The project was originally founded by members of St. Andrew Parish in Dundee, which is now part of the six-parish Our Lady of the Lakes Catholic Community, to which Curtin belongs. Although many of the sponsors are from St. Andrew and another Our Lady of the Lakes parish, St. Michael in Penn Yan, Curtin said others are summer visitors to the Finger Lakes and hail from as far away as Long Island.

Sponsors and their children also write letters to each other, and the boys are always very excited when they receive news from their sponsors, said Lewis, who has visited Honduras 12 times. The boys love to have visitors, so each time he visits the country he makes sure to spend a lot of time at Casa del Nino.

“Having people as a permanent part of their lives is important because there is little permanence in their lives. People come and go too often,” Lewis said.

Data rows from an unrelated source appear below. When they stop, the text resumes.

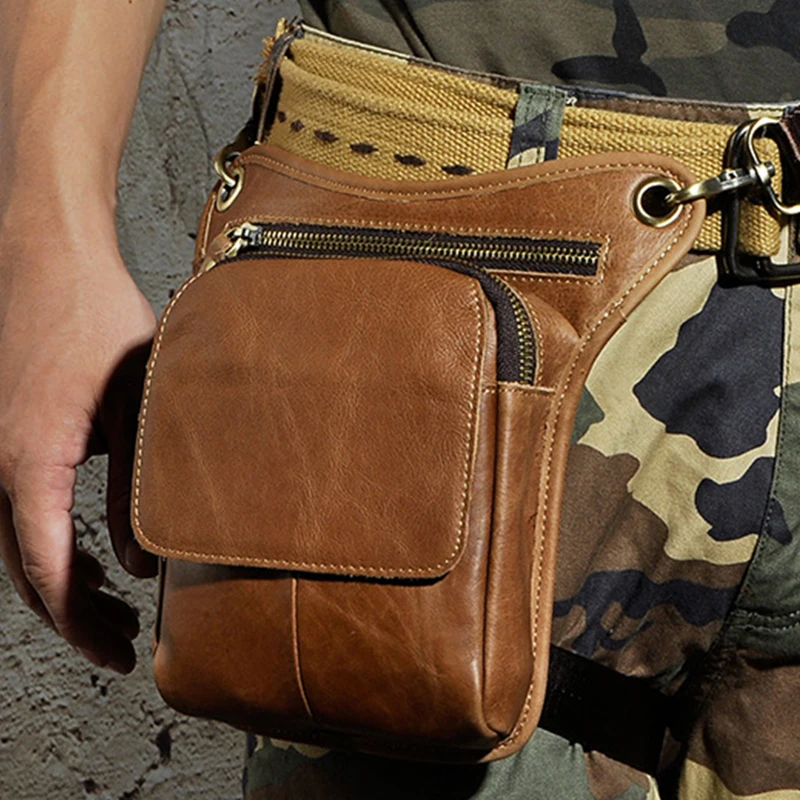 Мужская сумка мессенджер из натуральной кожи высокого качества с ремнем для езды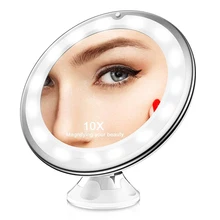 10X увеличительное косметическое зеркало светодиодный зеркало для макияжа 360 градусов вращения Гибкая зеркало складное зеркало для макияжа инструменты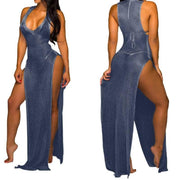 mesh maxi dress, view 3 - MRSLM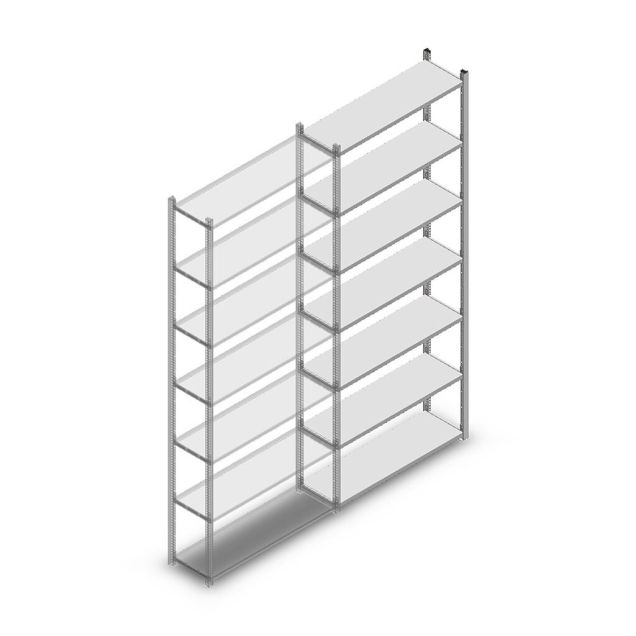 Fachbodenregal Medium Duty 3000x1000x300 mm (HxBxT) 7 Ebenen verzinkt Anbauregal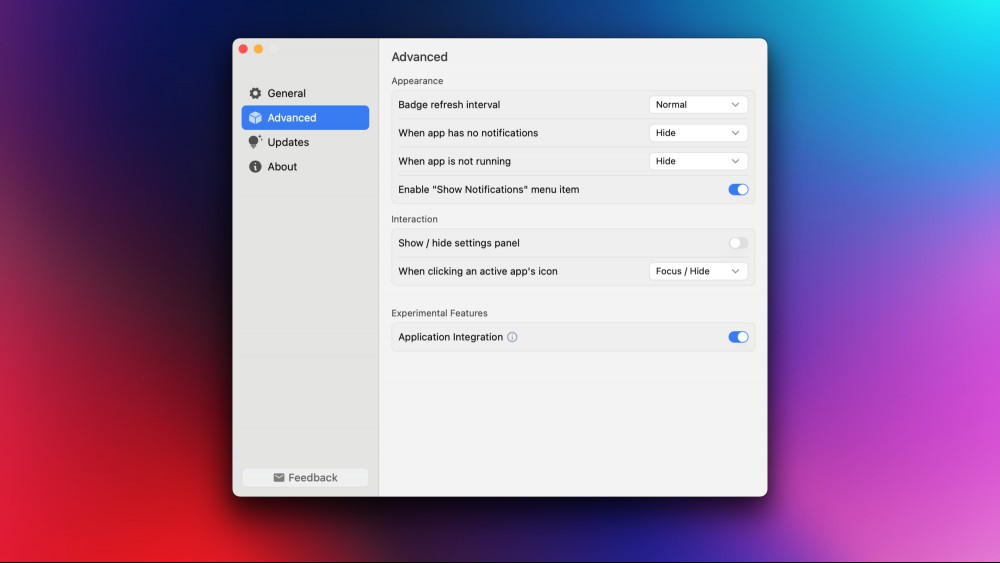 Badgeify's advanced settings page.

During his most recent trip to the orphanage in July, Lewis noticed that the boys aren’t receiving adequate mental-health services. Most of these boys are in the orphanage because of extreme poverty and violence in their family or because their parents died of AIDS, so these children have endured much trauma in their short lives, he said. American children who had lived through similar situations would probably receive counseling and possibly even psychiatric help, but the Honduran culture doesn’t place much emphasis on such things, Lewis added.

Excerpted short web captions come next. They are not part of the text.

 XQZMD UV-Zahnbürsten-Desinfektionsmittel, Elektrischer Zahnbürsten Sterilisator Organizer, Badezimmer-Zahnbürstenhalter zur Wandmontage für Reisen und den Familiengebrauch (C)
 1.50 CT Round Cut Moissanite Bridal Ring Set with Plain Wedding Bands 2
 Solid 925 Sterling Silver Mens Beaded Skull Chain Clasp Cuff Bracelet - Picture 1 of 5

“Death and poverty are a part of everyday life for a lot of people there,” he said. “With our help, hopefully that attitude will change.”

Sponsors’ donations can hopefully be used to provide mental-health services and to increase the boys’ access to health care and education, both of which are limited because of the boys’ poverty, Lewis said.

“In Honduras, even if you’re a public-school student you have to pay a tuition fee and buy uniforms and shoes and supplies. Most kids do go to school, but some only attend for two or three years,” he said. “Having access to good, quality books, especially if you’re poor, is next to impossible.”

Committee members are hoping to change that reality, at least for the boys at Casa del Nino. When they learned a new orphanage building was being constructed to replace the current building, they asked orphanage officials to include space for a library, which would be furnished by the Casa del Nino Project.

The committee is trying to raise $10,000 by next spring, which will be used to purchase at least 1,000 hardcover books written in Spanish, Lewis said.

“Our main focus is to give them a better life, and to prepare them for a better life,” Curtin said, noting that the current building’s “library” consists of a bookcase at one end of the orphanage’s large recreation room.

Committee members have been collecting used books at Our Lady of the Lakes parishes, and they plan to hold a used-book sale Aug. 19 at The Windmill, a farm-and-craft market located on Route 14A between Penn Yan and Dundee. Also that day they’ll be selling Honduran crafts and homemade bookmarks and gift baskets, and the committee plans to hold several larger fundraisers in the fall, Curtin said.